Par ailleurs, le litige entre la société chargée de la zone franche, présidée par Mohamed Zaidan, et l’État, concernant la durée de l’exploitation, devra être réglé, au besoin, par un recours au Parlement. En outre, le projet de privatisation des aéroports, une fois lancé, atteindra l’aéroport de Kléiat, où il est envisagé d’installer un “Village Cargo”.
La gare routière
Charles Hélou
En 2001, deux sociétés, la Beirut Pullman Terminal et la Beirut Car Terminal, opéraient toujours à la gare, bénéficiant chacune de l’exclusivité des transports vers le Nord et la Syrie, depuis 1997 (par décret).
La société des pullmans a toujours eu une gestion et un fonctionnement sains. Toutefois, des problèmes au sein du conseil d’administration du Beirut
Car Terminal ont conduit au déficit
de la société. Pire, actuellement, les différents participants travaillent en tant
qu’indépendants et sans réglementation.
Le ministère devra en 2002 réorganiser cette société. Il compte présenter un projet au Parlement pour permettre à d’autres sociétés d’opérer à partir de la gare.
Les bus publics
L’activité de ces bus est perdante. Trois sociétés françaises effectuent actuellement l’étude de privatisation, ses conditions d’application ainsi que son exécution. En 2002, les grandes lignes de cette privatisation verront le jour. Alors, seront envisagés les projets d’extension des réseaux, d’abribus, d’arrêts, de plans…
La voie ferrée Tripoli-Syrie
La voie ferrée de 35 km reliant le port de Tripoli à la frontière Nord avec la Syrie coûtera environ 20 millions $ répartis sur quatre années, de 2001 à 2004, la période nécessaire pour réaliser ce projet. Mais ce coût est également partagé entre le Liban et la Syrie. La voie ferrée destinée d’abord pour le transport de marchandises n’exclut pas l’idée de transport simultané de passagers.

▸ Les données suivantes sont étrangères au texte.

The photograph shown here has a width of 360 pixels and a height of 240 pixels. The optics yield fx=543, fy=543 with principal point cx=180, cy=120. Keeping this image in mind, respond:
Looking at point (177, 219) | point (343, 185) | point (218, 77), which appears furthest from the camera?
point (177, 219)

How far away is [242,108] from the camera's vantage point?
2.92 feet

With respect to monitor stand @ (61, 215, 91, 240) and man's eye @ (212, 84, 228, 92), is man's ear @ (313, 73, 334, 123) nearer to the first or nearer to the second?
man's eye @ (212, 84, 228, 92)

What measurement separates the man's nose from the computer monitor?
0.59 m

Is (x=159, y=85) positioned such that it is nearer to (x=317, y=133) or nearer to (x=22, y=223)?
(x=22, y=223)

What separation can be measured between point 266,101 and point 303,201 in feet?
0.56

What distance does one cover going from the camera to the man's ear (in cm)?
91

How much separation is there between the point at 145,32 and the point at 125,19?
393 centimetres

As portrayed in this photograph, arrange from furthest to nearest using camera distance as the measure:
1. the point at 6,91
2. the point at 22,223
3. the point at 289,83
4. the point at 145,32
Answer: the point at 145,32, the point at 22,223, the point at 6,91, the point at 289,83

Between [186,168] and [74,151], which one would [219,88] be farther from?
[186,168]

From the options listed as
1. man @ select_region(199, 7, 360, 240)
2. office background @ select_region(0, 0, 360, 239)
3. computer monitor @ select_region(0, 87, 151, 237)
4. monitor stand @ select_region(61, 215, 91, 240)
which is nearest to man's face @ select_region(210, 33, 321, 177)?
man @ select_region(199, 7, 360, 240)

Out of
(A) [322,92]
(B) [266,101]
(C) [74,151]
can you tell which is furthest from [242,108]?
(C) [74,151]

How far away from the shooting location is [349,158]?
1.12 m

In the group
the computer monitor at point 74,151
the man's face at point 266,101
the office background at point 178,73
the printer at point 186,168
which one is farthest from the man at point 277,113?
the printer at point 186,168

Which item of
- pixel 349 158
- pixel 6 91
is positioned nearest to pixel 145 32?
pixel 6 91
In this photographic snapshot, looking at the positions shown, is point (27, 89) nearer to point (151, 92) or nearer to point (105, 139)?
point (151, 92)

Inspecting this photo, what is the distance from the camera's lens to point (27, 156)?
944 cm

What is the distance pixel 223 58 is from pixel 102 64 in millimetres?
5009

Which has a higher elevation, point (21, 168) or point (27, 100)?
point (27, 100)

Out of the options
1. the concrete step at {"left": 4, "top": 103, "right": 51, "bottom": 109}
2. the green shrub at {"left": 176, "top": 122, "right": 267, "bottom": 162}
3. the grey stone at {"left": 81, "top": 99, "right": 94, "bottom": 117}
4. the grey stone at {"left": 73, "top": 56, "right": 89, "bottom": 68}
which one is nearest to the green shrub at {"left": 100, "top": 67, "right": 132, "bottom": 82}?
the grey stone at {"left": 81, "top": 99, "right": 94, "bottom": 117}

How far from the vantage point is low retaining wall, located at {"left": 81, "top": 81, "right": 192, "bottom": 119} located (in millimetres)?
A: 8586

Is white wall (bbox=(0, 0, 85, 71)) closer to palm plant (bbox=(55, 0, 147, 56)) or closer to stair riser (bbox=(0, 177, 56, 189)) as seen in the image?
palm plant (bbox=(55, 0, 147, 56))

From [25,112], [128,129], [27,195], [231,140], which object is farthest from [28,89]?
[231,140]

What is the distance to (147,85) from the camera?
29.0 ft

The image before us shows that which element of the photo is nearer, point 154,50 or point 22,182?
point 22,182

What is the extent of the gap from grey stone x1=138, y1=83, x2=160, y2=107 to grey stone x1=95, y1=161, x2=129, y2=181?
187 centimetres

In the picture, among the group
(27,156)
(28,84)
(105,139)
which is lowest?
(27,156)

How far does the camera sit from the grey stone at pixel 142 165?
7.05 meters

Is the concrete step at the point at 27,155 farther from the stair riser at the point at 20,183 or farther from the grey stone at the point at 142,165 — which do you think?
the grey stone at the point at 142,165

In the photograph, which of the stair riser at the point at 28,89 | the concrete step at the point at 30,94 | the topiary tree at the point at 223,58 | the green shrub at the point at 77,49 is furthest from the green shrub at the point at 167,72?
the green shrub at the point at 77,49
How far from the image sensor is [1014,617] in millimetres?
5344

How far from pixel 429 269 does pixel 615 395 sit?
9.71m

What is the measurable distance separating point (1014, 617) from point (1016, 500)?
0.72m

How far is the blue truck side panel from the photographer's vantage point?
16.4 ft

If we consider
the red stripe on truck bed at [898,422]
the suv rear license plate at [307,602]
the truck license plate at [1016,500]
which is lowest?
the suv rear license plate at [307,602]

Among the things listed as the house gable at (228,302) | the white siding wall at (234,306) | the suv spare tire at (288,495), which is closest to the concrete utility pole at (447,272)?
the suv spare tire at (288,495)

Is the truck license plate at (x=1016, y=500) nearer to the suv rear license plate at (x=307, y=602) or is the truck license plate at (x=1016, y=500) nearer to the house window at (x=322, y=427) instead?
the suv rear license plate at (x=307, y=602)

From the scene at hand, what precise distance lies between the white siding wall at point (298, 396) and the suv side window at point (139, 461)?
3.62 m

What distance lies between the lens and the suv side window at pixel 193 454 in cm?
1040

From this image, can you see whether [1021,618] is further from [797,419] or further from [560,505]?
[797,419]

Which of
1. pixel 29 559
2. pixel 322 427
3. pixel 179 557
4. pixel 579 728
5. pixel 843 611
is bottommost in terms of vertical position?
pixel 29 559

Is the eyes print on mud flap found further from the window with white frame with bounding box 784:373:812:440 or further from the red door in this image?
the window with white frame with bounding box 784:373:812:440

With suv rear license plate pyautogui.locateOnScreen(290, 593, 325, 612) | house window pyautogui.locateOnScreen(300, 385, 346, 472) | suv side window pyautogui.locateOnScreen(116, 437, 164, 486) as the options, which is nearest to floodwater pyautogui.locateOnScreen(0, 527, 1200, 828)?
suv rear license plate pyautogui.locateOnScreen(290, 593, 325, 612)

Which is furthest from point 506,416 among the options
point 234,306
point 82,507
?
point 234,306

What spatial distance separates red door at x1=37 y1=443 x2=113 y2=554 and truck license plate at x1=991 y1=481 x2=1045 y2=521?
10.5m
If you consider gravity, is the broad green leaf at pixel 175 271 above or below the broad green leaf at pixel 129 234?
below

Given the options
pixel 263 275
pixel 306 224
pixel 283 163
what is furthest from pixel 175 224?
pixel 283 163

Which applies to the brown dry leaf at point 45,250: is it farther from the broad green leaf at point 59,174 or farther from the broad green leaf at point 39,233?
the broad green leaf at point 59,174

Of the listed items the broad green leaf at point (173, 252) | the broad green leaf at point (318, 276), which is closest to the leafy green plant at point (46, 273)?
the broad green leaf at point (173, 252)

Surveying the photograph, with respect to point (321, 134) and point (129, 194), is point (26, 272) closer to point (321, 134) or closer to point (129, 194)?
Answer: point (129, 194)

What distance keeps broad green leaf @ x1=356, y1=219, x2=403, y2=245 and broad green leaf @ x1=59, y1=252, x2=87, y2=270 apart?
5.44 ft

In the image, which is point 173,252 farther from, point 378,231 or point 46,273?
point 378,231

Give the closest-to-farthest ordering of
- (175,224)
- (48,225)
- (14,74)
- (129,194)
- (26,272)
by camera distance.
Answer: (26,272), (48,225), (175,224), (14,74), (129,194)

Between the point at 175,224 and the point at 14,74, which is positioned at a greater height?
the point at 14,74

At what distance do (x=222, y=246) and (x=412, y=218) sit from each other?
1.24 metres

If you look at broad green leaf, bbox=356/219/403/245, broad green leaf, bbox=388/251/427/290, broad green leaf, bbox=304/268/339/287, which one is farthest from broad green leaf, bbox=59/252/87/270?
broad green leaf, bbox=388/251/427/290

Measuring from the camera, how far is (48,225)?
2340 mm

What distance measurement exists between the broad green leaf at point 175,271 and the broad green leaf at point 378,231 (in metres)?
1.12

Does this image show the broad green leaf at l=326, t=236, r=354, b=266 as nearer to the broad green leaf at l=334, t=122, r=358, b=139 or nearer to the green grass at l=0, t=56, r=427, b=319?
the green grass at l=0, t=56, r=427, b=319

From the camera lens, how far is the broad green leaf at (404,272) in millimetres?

Le début des travaux est programmé dans 8 mois, une fois l’étude, effectuée gratuitement par la Syrie, aura été achevée. De plus, l’Office syrien des chemins de fer se charge de la tâche d’exécution. Tandis que le rôle du Liban englobe la signalisation, les télécommunications, la réhabilitation des revêtements, la sécurité et l’achat des fers. Actuellement, le ministère a déjà déposé un appel d’offres pour l’assistance technique à la maîtrise d’œuvre. Le choix du bureau technique-consultant se fera en février.
le programme
de développement
des transports urbains
Le BUTP, ou Beirut Urban Transport Plan, d’un coût de 115 millions $ sera financé par la Banque mondiale. Il comporte l’établissement de 200 feux de signalisation, 16 ponts, 9 tunnels, 6 500 emplacements de parking et 580 parcmètres. Le projet doit démarrer en 2002 dans la région du Grand Beyrouth et banlieues.
Le BUTP est constitué de 5 volets différents : gestion du trafic ; amélioration du stationnement ; construction des tunnels ; assistance technique générale ; et enfin, la gestion du projet.
Le projet a poussé à la création, le 14 octobre 2000 (par décret n° 4082), d’un organisme de gestion du trafic, le Trafic Management Organization (TMO). Cette agence publique, placée sous la tutelle du ministère de l’Intérieur, bénéficie d’une autonomie financière et administrative et sera le seul opérateur des stationnements payants dans les rues du Grand Beyrouth. Ses fonctions englobent : le contrôle du trafic, l’application des règles de conduite, l’ingénierie des opérations de la route, la gestion des espaces de parkings dans les rues et les informations relatives aux transports et au trafic.